Rüzgâr tahminlerinde kullanılan "kuvvet" kavramını anlatan yazının sonraki bölümünü, son cümlesinin ardından başlayarak yazın.

**Gösterilen Metin**
####
Paylaş
Televizyonlarda, radyolarda hava tahminlerini takip ederken mutlaka duymuşsunuzdur: “Yarın Marmara’da rüzgâr kuzey yönlerden 3 ila 5 kuvvetinde esecek” benzeri cümleler kurulur. Bu rüzgâr tahminlerinde kullanılan ‘kuvvet’ nedir? Birimi nedir, neye göredir? Bu kuvvet denen şeyi ortaya adam adamın Adana’nın Yumurtalık ilçesiyle nasıl bir ilişkisi var?
####
**Veri Satırları**
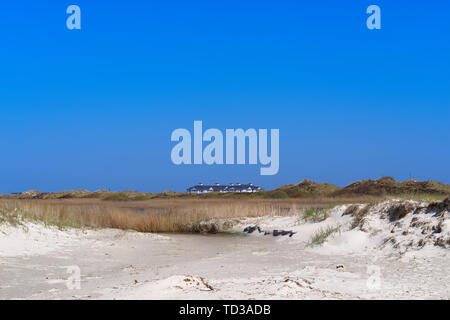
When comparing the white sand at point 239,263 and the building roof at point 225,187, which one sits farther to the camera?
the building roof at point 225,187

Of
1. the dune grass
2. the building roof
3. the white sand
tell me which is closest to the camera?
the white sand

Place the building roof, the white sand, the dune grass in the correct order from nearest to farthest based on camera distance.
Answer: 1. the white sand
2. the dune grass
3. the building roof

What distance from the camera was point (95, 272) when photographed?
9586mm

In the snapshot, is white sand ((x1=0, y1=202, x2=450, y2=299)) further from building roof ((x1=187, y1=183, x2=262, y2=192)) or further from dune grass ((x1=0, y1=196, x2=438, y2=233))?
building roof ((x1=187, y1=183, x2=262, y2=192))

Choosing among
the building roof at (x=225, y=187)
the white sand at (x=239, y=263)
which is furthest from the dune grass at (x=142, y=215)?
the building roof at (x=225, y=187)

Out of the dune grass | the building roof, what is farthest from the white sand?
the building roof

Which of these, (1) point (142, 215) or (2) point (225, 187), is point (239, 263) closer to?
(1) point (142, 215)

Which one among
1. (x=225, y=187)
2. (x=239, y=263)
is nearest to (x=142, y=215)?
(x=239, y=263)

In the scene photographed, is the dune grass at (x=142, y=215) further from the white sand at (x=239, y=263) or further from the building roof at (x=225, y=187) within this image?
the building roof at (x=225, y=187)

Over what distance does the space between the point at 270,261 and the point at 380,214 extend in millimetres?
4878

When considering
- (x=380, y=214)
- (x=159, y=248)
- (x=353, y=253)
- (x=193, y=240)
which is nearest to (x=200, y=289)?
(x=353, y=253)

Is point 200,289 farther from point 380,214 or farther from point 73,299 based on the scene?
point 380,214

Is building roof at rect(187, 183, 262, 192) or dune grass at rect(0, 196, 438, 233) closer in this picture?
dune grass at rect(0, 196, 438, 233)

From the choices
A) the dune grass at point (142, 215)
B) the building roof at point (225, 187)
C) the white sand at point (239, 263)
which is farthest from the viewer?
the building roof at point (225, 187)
####
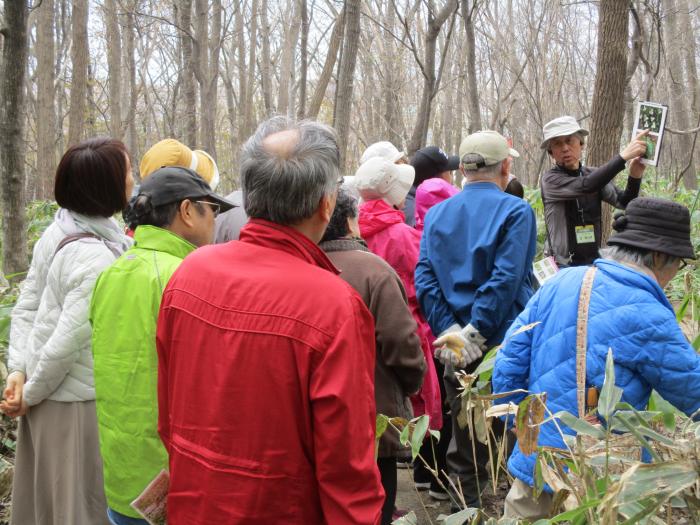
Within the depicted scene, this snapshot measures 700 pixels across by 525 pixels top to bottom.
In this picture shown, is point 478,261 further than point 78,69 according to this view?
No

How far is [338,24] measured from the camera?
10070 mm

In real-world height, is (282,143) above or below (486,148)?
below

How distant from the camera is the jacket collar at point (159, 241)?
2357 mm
####
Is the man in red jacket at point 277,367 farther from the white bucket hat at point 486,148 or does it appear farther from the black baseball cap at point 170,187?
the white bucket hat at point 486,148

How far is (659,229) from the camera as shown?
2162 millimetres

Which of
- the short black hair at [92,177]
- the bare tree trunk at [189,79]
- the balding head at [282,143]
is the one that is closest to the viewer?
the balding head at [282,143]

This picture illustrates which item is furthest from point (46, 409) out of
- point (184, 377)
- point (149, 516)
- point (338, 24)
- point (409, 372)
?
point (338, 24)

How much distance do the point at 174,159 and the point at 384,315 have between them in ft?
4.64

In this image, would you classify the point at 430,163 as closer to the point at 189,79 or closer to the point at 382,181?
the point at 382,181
####
**Nihai Sonuç**
MEZHEP SAVAŞINDAN BİLİME
Efendim, biliyorsunuz mezhep çatışmaları Hıristiyanlık içinde de çokça oldu ve hatta dünyadaki tüm diğer din ve mezheplerin ötesinde, çok daha kanlı geçti. Bizim coğrafyamızda genellikle Alevilik-Sünnilik çatışmasını ‘kardeş kavgası’ olarak nitelemeye alışkınızdır ama Avrupa’nın göbeğinde de asırlarca bu kardeş kavgası, bizim bu tarafa oranla çok daha fazla can aldı. On altıncı yüzyılda, Fransa’da fena patlak veren Katolik-Protestan (Huguenot) kavgası, 1562-1598 arasında yaklaşık 8 milyon insanın canına mal oldu. 8 milyon! Aynı Tanrıya ve peygambere inanan insanların detaylar yüzünden birbirlerini boğazlaması ne yazık ki insanlığın geçmişinin kara bir lekesi.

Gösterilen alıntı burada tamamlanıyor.